Charcoal Rot Severity and Soybean Yield Responses to Planting Date, Irrigation, and Genotypes.

Soybean (Glycine max [L.] Merr.) production is influenced by planting date, but its impact on yield in fields infested with Macrophomina phaseolina (Tassi) Goid. is unknown. A 3-year study was conducted in M. phaseolina-infested fields to assess the effects of planting date (PD) on disease severity and yield using eight genotypes, four of which are reported to be susceptible to charcoal rot (S), and four reported with moderate resistance (MR) to charcoal rot (CR). The genotypes were planted in early April, early May, and early June under irrigated and nonirrigated conditions.

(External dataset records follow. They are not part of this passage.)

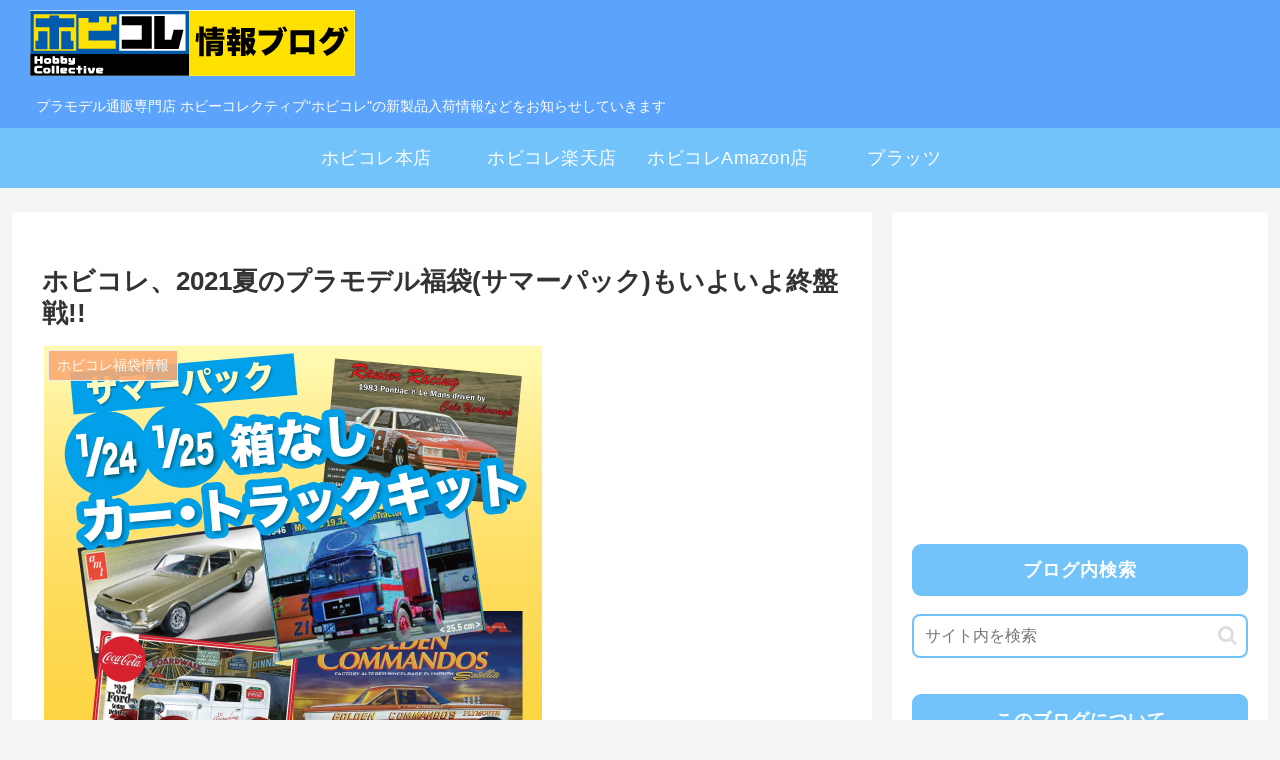

--- FILE ---
content_type: text/html; charset=utf-8
request_url: https://www.google.com/recaptcha/api2/aframe
body_size: -86
content:
<!DOCTYPE HTML><html><head><meta http-equiv="content-type" content="text/html; charset=UTF-8"></head><body><script nonce="SxeVc-yRZCp9g8Pq1Ylcvw">/** Anti-fraud and anti-abuse applications only. See google.com/recaptcha */ try{var clients={'sodar':'https://pagead2.googlesyndication.com/pagead/sodar?'};window.addEventListener("message",function(a){try{if(a.source===window.parent){var b=JSON.parse(a.data);var c=clients[b['id']];if(c){var d=document.createElement('img');d.src=c+b['params']+'&rc='+(localStorage.getItem("rc::a")?sessionStorage.getItem("rc::b"):"");window.document.body.appendChild(d);sessionStorage.setItem("rc::e",parseInt(sessionStorage.getItem("rc::e")||0)+1);localStorage.setItem("rc::h",'1768832068973');}}}catch(b){}});window.parent.postMessage("_grecaptcha_ready", "*");}catch(b){}</script></body></html>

There was planting date by irrigation interaction for area under the disease progress curve (AUDPC) where May PD was significantly lower compared to April and June PDs in irrigated environments but not in nonirrigated environments. Correspondingly, yield in April PD was significantly lower than that of May and June. Interestingly, yield of S genotypes increased significantly with each subsequent PD, while yield of MR genotypes remained high across all three PDs. The interaction of genotypes by PD on yield revealed that the MR genotypes DT97-4290 and DS-880 had the greatest yields in May compared to April. While May PD had a decreased AUDPC and an increased yield across genotypes, the result of this research suggests that in fields infested with M. phaseolina, early May to early June planting coupled with appropriate cultivar selection provides maximum yield potential for western Tennessee and mid-southern soybean growers.